[Data records]
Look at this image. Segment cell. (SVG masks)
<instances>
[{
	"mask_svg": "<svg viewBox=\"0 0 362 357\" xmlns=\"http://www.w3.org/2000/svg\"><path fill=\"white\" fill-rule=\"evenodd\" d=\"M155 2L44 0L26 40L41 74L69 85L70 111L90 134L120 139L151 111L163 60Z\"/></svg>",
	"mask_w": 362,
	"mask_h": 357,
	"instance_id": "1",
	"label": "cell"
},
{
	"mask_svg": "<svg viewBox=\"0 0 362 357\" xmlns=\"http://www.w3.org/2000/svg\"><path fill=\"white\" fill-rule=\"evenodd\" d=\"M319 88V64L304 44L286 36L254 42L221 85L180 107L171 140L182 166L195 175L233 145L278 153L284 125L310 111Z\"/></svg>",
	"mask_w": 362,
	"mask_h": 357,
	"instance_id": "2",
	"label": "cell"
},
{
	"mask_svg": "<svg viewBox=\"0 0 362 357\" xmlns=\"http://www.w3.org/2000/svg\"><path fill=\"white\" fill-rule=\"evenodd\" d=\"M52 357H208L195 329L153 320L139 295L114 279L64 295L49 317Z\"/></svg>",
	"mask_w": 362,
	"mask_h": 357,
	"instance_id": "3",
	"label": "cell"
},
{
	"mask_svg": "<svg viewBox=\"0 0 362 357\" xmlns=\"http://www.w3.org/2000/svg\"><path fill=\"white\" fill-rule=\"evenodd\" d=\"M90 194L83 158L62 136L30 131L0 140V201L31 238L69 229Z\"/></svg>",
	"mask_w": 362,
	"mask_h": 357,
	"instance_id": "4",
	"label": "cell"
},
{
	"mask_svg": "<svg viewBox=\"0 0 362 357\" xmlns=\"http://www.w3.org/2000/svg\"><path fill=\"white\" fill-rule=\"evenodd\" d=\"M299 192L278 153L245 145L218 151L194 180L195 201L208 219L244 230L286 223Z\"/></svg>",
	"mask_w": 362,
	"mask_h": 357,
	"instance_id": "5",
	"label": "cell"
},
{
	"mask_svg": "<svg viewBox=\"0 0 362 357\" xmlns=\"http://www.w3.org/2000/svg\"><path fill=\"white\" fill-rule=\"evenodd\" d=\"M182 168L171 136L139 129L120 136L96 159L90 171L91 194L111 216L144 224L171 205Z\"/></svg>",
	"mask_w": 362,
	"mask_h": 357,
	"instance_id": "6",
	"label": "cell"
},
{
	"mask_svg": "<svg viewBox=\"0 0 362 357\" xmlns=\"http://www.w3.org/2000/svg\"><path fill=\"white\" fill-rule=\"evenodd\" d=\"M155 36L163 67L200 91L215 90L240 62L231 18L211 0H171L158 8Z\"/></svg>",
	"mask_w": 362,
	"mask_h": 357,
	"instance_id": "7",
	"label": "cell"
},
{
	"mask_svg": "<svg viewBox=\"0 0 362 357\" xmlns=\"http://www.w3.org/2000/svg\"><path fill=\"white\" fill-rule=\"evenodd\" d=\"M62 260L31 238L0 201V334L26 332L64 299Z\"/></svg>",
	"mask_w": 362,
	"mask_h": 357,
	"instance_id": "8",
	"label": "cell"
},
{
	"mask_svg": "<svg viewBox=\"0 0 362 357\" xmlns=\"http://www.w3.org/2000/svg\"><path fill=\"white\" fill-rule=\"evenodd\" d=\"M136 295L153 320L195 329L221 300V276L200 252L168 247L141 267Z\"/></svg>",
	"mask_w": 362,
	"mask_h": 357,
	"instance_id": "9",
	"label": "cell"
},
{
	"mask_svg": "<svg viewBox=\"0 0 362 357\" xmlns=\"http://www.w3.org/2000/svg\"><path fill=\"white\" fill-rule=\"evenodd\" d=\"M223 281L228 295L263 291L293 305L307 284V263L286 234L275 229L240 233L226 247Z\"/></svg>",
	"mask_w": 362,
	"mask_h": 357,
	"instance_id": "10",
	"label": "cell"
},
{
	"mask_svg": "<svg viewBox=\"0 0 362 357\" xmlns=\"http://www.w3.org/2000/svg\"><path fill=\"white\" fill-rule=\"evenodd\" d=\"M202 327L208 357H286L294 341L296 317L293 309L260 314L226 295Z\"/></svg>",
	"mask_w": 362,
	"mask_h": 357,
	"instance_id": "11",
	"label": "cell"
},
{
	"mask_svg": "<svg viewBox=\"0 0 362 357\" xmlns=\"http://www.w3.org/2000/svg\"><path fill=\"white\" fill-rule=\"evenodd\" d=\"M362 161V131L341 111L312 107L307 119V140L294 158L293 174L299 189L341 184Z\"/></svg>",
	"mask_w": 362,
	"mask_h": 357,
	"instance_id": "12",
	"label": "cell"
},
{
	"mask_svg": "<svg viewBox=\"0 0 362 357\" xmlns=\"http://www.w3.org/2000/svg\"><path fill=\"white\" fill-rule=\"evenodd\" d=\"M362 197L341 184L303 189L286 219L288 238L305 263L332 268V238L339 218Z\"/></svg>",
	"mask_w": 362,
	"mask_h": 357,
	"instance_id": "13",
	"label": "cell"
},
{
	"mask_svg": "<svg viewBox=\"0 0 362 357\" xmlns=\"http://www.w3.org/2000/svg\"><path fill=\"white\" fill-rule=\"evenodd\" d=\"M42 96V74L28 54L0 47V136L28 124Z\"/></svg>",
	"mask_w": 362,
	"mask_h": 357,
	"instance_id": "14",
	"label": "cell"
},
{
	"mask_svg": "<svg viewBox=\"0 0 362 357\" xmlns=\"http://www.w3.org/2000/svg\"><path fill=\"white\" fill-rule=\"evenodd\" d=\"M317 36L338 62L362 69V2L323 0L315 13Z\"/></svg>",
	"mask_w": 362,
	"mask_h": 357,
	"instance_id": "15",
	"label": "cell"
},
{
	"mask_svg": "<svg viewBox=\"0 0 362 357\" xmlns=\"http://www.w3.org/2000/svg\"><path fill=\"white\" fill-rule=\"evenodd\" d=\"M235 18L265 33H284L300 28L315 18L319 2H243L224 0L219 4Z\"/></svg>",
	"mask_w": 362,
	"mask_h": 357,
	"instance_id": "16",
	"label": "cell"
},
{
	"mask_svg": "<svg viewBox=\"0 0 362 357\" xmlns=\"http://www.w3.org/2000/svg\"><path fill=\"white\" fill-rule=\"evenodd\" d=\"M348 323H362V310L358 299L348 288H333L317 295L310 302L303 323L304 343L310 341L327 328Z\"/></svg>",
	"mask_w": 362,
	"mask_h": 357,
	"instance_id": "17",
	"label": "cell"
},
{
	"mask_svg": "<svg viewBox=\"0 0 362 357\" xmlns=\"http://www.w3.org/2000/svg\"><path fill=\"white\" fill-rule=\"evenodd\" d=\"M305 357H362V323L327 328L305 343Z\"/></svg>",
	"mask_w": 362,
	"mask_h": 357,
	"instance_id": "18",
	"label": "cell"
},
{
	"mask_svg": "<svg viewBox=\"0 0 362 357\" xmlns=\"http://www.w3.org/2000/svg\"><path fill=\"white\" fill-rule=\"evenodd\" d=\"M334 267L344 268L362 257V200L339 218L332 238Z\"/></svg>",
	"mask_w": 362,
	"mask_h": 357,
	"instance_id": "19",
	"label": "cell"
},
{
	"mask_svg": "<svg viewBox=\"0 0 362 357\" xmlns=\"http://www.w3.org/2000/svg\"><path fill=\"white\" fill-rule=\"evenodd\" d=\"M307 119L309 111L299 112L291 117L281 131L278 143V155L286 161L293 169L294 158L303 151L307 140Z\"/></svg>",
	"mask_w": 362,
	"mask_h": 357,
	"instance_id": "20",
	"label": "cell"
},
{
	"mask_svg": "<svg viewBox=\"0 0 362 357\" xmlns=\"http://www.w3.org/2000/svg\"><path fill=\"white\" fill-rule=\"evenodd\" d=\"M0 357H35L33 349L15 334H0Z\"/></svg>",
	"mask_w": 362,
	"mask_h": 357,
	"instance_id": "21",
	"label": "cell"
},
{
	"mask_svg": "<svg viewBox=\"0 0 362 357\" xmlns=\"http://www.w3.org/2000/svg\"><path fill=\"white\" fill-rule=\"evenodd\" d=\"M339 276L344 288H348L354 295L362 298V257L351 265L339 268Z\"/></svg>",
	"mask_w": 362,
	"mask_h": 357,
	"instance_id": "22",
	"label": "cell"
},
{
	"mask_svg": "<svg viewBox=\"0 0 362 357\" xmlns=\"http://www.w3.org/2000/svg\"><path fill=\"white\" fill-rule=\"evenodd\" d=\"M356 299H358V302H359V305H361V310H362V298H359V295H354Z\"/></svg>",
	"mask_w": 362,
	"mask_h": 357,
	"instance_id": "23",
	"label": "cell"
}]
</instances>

◆ **Set task**
Reproduce the records verbatim from the beginning through the line containing "192L278 153L245 145L218".

◆ **Written solution**
Look at this image. Segment cell. (SVG masks)
<instances>
[{
	"mask_svg": "<svg viewBox=\"0 0 362 357\" xmlns=\"http://www.w3.org/2000/svg\"><path fill=\"white\" fill-rule=\"evenodd\" d=\"M155 2L44 0L26 40L41 74L69 85L70 111L90 134L120 139L151 111L163 60Z\"/></svg>",
	"mask_w": 362,
	"mask_h": 357,
	"instance_id": "1",
	"label": "cell"
},
{
	"mask_svg": "<svg viewBox=\"0 0 362 357\" xmlns=\"http://www.w3.org/2000/svg\"><path fill=\"white\" fill-rule=\"evenodd\" d=\"M319 88V64L304 44L286 36L254 42L221 85L180 107L171 140L182 166L195 175L233 145L278 153L284 125L310 111Z\"/></svg>",
	"mask_w": 362,
	"mask_h": 357,
	"instance_id": "2",
	"label": "cell"
},
{
	"mask_svg": "<svg viewBox=\"0 0 362 357\" xmlns=\"http://www.w3.org/2000/svg\"><path fill=\"white\" fill-rule=\"evenodd\" d=\"M52 357H208L195 329L153 320L139 295L114 279L64 295L49 317Z\"/></svg>",
	"mask_w": 362,
	"mask_h": 357,
	"instance_id": "3",
	"label": "cell"
},
{
	"mask_svg": "<svg viewBox=\"0 0 362 357\" xmlns=\"http://www.w3.org/2000/svg\"><path fill=\"white\" fill-rule=\"evenodd\" d=\"M90 194L83 158L62 136L30 131L0 140V201L31 238L69 229Z\"/></svg>",
	"mask_w": 362,
	"mask_h": 357,
	"instance_id": "4",
	"label": "cell"
},
{
	"mask_svg": "<svg viewBox=\"0 0 362 357\" xmlns=\"http://www.w3.org/2000/svg\"><path fill=\"white\" fill-rule=\"evenodd\" d=\"M299 192L278 153L245 145L218 151L194 180L195 201L208 219L244 230L286 223Z\"/></svg>",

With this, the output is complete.